O analista Pawel Zerka, do European Council on Foreign Relations (ECFR), apontou que os resultados "podem marcar um verdadeiro ponto de inflexão na guerra cultural de Donald Trump na Europa", já que prosseguir com ela poderia representar "mais um fardo que um ativo" e dar "confiança às forças pró-europeias do continente".
Orbán, que tem bloqueado as decisões da União Europeia para apoiar a Ucrânia na sua luta contra a invasão russa, transformou a questão em um tema central da sua campanha, apresentando Kiev como "hostil" para a Hungria.
- "O futuro começa agora" -
A presidência russa, próxima de Orbán, afirmou nesta segunda-feira que "respeita" o voto dos húngaros e que espera manter "contatos pragmáticos com as novas autoridades", segundo o porta-voz do Kremlin, Dmitri Peskov.
"Tomo nota de que o Kremlin se manifestou, assim como Pequim. Agradeço que tenham aceitado com respeito a decisão do povo húngaro e que estejam abertos a uma cooperação pragmática", reagiu Magyar.

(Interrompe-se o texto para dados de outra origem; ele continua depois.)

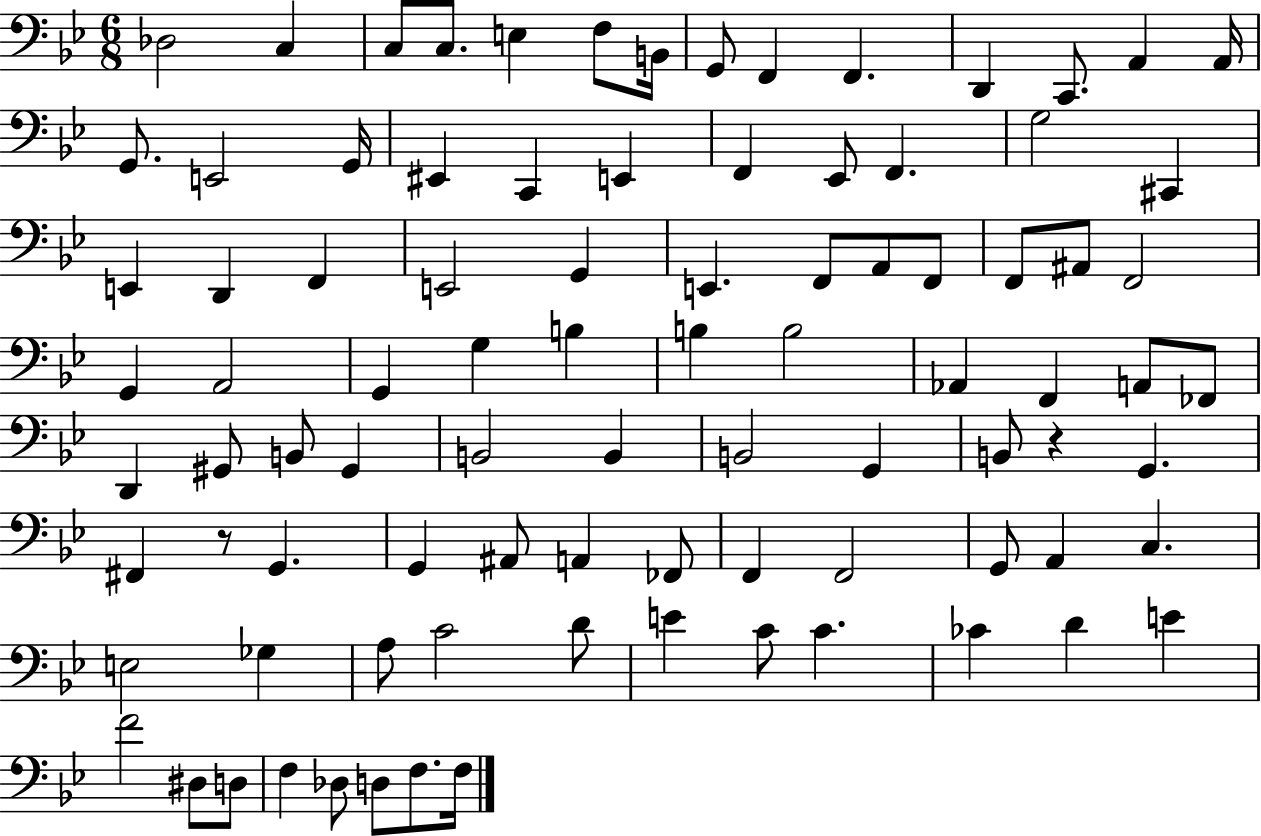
{
  \clef bass
  \numericTimeSignature
  \time 6/8
  \key bes \major
  des2 c4 | c8 c8. e4 f8 b,16 | g,8 f,4 f,4. | d,4 c,8. a,4 a,16 | \break g,8. e,2 g,16 | eis,4 c,4 e,4 | f,4 ees,8 f,4. | g2 cis,4 | \break e,4 d,4 f,4 | e,2 g,4 | e,4. f,8 a,8 f,8 | f,8 ais,8 f,2 | \break g,4 a,2 | g,4 g4 b4 | b4 b2 | aes,4 f,4 a,8 fes,8 | \break d,4 gis,8 b,8 gis,4 | b,2 b,4 | b,2 g,4 | b,8 r4 g,4. | \break fis,4 r8 g,4. | g,4 ais,8 a,4 fes,8 | f,4 f,2 | g,8 a,4 c4. | \break e2 ges4 | a8 c'2 d'8 | e'4 c'8 c'4. | ces'4 d'4 e'4 | \break f'2 dis8 d8 | f4 des8 d8 f8. f16 | \bar "|."
}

Também próximos do ex-primeiro-ministro nacionalista, os governantes da República Tcheca e da Eslováquia, Andrej Babis e Robert Fico, "parabenizaram" Magyar nesta segunda-feira.
No domingo, outros líderes europeus celebraram o resultado, como o francês Emmanuel Macron e o polonês Donald Tusk, que afirmou em húngaro: "Russos, voltem para casa", uma referência à amizade entre Orbán e o presidente russo Vladimir Putin.
A presidente da Comissão Europeia, Ursula von der Leyen, considerou que a Hungria "escolheu a Europa", e o chefe de Governo da Alemanha, Friedrich Merz, afirmou nesta segunda-feira que "o populismo de direita sofreu uma forte derrota".
Magyar prometeu restabelecer os contrapesos e garantir "o funcionamento democrático" da Hungria, uma "tarefa enorme".
O futuro primeiro-ministro já foi integrante do Fidesz, que ele abandonou ao denunciar as supostas práticas corruptas do governo de Orbán.
Os dirigentes do Fidesz "asfixiaram, estrangularam, envenenaram este país durante tanto tempo que o ar estava quase irrespirável", declarou Kristoffer Mayer, um taxista de Budapeste de 28 anos.
"Agora, espero que possamos finalmente ter um sistema de saúde melhor, escolas melhores, estradas pelas quais eu possa dirigir, que as coisas possam ser normais", acrescentou. "Esperamos e acreditamos que o futuro começa agora".
Csilla Bekesi, de 25 anos, disse à AFP: "Finalmente é bom ser húngara. É como se um peso tivesse sido tirado dos nossos ombros."